Tuning Power BI Copilot With Summarize By

Continuing my occasional series of ways you can improve the results you get from Power BI Copilot by setting properties on your semantic model, in this post I’ll look at how setting the Summarize By property can have an impact.

Let’s say you have a semantic model that contains the following table of temperature readings at different English seaside resort towns over the summer:

Now let’s say you enter the following prompt in the Copilot pane on a blank report (this forces Copilot to query the semantic model rather than look for answers from visuals in the report):

show temperature by resort

Here’s the response:

As you can see, Power BI Copilot has summed up the temperatures for each resort and this does not make sense. You could argue that the prompt should be more precise and specify the aggregation method to use, but it’s unlikely that most end users would know to do this on their first attempt at prompting or even ever. You could also argue that it would be better to expose an explicit measure and hide the underlying Temperature (C) column in the model – indeed, this is what I would do – but the downside of this is that it may limit the type of analyses that an end user can do.

Let’s say that what you really wanted to see for this prompt is average temperature by resort, and as a semantic model developer you can ensure this happens by setting the Summarize By property on the Temperature (C) column to Average, either on the Column Tools tab in the ribbon or in the Model View:

After making this change, the same prompt now returns the average temperature for each resort:

As with some of the other properties such as Row Label and Key Column I’ve talked about in this series, the Summarize By property is not new but it’s a lot more important to set it when designing models for Copilot.

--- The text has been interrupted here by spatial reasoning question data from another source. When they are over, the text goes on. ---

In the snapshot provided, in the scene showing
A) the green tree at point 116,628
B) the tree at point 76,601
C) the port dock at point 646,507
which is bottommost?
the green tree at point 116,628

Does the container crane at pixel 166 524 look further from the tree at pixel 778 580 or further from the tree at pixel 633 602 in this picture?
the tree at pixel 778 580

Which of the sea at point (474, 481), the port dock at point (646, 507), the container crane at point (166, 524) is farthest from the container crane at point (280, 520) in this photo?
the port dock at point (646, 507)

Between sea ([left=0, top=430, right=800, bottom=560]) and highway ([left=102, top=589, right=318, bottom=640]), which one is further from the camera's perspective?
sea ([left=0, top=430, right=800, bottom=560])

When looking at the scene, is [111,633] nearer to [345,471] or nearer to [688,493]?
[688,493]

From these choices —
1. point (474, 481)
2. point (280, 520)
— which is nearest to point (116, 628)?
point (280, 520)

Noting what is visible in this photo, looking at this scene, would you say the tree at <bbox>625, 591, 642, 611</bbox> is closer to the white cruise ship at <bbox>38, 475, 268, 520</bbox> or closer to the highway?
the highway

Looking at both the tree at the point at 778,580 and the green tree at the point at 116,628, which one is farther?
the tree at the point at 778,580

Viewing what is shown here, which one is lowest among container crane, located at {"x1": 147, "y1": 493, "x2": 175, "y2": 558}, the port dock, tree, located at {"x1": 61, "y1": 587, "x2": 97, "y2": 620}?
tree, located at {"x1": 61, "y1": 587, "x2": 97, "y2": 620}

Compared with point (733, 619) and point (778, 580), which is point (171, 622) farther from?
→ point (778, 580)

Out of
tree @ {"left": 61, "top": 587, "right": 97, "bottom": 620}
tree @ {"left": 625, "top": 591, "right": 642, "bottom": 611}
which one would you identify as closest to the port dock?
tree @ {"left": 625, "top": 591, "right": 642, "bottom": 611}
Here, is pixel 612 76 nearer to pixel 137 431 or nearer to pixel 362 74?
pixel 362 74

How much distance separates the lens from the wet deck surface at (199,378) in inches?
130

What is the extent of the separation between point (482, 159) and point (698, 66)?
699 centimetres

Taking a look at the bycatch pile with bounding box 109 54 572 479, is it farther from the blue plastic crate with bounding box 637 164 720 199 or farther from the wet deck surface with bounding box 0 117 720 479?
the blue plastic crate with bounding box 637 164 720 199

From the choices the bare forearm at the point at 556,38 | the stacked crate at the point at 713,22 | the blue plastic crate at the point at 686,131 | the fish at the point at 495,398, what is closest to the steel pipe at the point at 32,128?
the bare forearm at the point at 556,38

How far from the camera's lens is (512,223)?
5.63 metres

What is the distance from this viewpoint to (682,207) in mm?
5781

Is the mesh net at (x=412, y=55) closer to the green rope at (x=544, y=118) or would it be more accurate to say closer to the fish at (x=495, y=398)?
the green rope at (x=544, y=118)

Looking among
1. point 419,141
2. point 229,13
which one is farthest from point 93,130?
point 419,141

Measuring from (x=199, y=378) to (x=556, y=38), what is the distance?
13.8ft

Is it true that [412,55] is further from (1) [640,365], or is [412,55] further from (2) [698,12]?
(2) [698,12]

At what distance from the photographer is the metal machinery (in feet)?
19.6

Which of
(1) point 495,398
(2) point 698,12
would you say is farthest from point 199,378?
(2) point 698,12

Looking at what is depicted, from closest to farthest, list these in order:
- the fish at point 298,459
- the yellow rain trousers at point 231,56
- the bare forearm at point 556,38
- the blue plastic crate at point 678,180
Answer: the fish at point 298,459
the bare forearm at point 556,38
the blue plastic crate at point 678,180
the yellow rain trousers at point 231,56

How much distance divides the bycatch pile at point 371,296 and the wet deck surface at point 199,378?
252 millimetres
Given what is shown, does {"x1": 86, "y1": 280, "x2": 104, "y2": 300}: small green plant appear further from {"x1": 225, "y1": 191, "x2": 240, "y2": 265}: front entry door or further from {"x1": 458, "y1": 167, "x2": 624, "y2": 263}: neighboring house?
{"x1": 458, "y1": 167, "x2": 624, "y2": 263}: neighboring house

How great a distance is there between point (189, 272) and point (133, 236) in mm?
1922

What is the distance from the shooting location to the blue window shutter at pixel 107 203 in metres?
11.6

One last thing to note is that as well as specifying how a column should be aggregated, the Summarize By property can be used to specify that values in a column should never be aggregated at all. This is particularly useful for numeric columns that contain categorical data such as year or zip codes. You can do this by setting Summarize By to None in the model view:

…or, if you’re setting this property on the Column Tools tab in the ribbon, using the Don’t Summarize option:

One thought on “Tuning Power BI Copilot With Summarize By

  1. Almost all models we build implement calculation groups, which requires disabling implicit aggregations. You mention exposing an explicit measure as a solution, but mention “… it may limit the type of analyses that an end user can do.”
    I feel this is the inherent issue with Copilot – In its rush to incorporate AI into every product, Microsoft only implement shallow integrations. As a result, Copilot produces usable insights with only the simplest of models; and even then, it requires a change to standard practices.